Creative teamwork can be highly rewarding and fun or can be painful and disappointing. I’ve spent my career building and implementing complex software systems in large complicated organizations. This kind of endeavor involves taking hundreds or thousands of ideas and turning them into concrete computer code which must run reliably and execute business processes that are legal, compliant, efficient, accurate, and understood. Designing a new car seems to be a similar kind of creative process, and I would guess there are many other examples in today’s complicated rapidly-changing world that share similar characteristics. Having great frameworks on which team members can rely is critical to success in this kind of environment.
Creative teams require leadership that simultaneously delivers rigorous fact-based decision-making, input from all who have something to share followed by alignment on the chosen paths, and efficiency so we are not wasting the time of team members and losing attention. This is leadership for agility. Frameworks are a key mechanism by which we operationalize our leadership.
Adopt Frameworks
It’s a big world and few of us have types of problems that have not been addressed before. Smart people have preceded us and the first source of useful frameworks is to borrow from them!
There are rich sources of frameworks from a variety of legacies. In the software world, agile and scrum have developed commonly used frameworks such as journey mapping, user stories, backlogs, and scrum board. These help with understanding customer needs and translating them into tasks and plans to build solutions. Engineering has given us the failure mode and effects analysis, which helps analyze what can go wrong, how we know it did, and what to do to fix it. Lean, the manufacturing culture that initially emerged from Toyota, gives the A3 problem-solving framework and the value-stream map useful for process design and streamlining. Film making gives us the rundown and call sheet, the detailed schedule for a film shooting session.

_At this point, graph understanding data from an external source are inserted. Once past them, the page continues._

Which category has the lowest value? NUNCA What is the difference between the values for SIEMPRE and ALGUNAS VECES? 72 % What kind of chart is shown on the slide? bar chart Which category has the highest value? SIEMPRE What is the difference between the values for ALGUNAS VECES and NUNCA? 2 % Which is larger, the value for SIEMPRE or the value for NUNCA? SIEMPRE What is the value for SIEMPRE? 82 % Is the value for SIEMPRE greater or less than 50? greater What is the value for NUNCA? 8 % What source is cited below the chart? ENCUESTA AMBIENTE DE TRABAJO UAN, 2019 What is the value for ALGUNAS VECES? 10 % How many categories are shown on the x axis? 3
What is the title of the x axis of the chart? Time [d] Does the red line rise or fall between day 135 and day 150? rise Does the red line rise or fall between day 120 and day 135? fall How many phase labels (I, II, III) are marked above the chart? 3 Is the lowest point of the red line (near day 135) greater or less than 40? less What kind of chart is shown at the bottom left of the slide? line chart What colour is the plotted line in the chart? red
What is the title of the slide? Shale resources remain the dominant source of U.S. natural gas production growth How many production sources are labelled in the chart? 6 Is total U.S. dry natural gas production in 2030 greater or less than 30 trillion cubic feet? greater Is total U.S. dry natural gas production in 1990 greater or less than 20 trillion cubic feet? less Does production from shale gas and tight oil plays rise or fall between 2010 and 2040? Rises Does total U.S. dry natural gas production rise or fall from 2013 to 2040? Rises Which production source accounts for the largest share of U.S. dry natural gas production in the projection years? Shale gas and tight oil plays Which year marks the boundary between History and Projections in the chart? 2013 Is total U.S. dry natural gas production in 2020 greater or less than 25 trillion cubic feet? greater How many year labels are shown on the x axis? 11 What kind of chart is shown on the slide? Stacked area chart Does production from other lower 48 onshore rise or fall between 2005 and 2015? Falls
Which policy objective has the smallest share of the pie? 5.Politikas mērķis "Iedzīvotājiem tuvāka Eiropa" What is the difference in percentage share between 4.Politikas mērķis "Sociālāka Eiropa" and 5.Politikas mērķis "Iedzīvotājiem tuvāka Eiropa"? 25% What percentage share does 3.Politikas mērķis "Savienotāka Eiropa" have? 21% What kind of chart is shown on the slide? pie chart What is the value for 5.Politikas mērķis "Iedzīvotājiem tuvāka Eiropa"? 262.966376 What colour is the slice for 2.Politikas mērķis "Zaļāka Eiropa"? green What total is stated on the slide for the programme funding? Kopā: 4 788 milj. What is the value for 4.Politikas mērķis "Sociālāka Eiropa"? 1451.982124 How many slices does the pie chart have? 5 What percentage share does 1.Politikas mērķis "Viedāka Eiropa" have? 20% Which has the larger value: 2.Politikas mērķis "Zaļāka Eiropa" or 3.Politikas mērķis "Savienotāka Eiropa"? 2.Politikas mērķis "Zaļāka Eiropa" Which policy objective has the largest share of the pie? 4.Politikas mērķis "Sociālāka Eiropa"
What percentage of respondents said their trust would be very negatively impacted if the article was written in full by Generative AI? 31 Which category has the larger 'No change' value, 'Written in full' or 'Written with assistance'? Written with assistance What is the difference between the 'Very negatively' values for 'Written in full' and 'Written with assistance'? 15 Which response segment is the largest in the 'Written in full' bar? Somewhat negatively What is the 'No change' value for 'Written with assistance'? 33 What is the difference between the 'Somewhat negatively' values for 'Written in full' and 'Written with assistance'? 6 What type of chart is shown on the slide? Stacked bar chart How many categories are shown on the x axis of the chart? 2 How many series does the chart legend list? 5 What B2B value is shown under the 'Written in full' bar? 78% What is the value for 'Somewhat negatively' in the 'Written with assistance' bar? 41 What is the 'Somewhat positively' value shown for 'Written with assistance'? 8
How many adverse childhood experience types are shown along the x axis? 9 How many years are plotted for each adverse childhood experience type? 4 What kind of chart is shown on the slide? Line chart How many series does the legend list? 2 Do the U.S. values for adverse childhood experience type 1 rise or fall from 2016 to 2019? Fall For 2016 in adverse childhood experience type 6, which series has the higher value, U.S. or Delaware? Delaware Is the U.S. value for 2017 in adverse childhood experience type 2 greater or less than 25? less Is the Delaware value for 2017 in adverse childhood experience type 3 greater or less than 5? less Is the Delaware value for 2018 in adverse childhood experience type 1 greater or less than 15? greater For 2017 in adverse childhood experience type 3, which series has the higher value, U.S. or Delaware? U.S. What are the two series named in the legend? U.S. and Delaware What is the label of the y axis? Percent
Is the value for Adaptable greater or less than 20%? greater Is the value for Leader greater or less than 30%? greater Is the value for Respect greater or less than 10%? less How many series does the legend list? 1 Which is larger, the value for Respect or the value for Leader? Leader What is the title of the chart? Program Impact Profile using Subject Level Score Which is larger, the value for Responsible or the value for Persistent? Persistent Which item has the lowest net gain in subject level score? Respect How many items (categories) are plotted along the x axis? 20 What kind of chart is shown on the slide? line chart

The beauty of adopting a framework, especially when they are native to the field in which you are working, is that some of your team members may already be familiar with its use. There may be relevant examples, tools, and training materials. It’s the easy way to get started or to adopt in order to help a struggling team.
Adapt Frameworks
The first agile value from the software Agile Manifesto is “People and Interactions Over Process and Tools.” A framework is valuable tool that supports rigor, alignment, and efficiency, but its only useful if it fits your team and the specific problems at hand. That takes leadership and adaptation.
The failure mode and effects analysis is a good example. The classic engineering examples you might find in text books or websites can be daunting. You might need something much simpler, or you might need to add some new columns to potential causes of failure. The A3 from lean is another example where adaptation can be powerful. One of my team mates adapted the A3 from problem solving to use a simple initiative initiation framework that we’ve used broadly for years.
A potential barrier to adaptation of frameworks is excessive enterprise standardization. Do we really need exactly the same status report across broad swaths of the company? Maybe, but realize that standardization inhibits improvement and local customization. I never want to see “this section intentionally left blank” in a status report again – just please don’t Include the section!
Create New Frameworks
The variety of creative team endeavors is broad, so the best frameworks for your work may not have been created yet. Great leaders, whether in formal organizational leadership roles or not, often innovate frameworks of value.
A favorite innovation is what my teams have called the process/technology simulation. It was created by a creative team member and enhanced and varied over time. The problem was to align a complex new business process to the new technology elements supporting it. Historically this might have been in separate steps, using a process flow or value stream for the operational flow and a technology architecture document with swim lanes or such for technology elements. The problem with these previous frameworks was that both frameworks were accessible only to specialists on each side (lack of alignment even within each function) and failure to design for interdependence of process and technology (lack of rigor). The innovative framework was a play-acting exercise with tech leaders physically becoming their systems, and operations folks simulating business scenario from beginning to end running their data and messages from system (person) to system (person). With a large audience totally engaged in the play, the team achieved rigor and alignment in an efficient (and fun) way.
Leadership for Agility
Great frameworks are manifestations of great leadership. We can draw on our heritage, the leaders in our fields who came before us. From there, we need to build leadership on our teams, focusing on rigor, alignment, and efficiency. We need to enable adaption and innovation, not crush it with standardization demands from broader enterprises, while carefully adopting standardized frameworks where needed.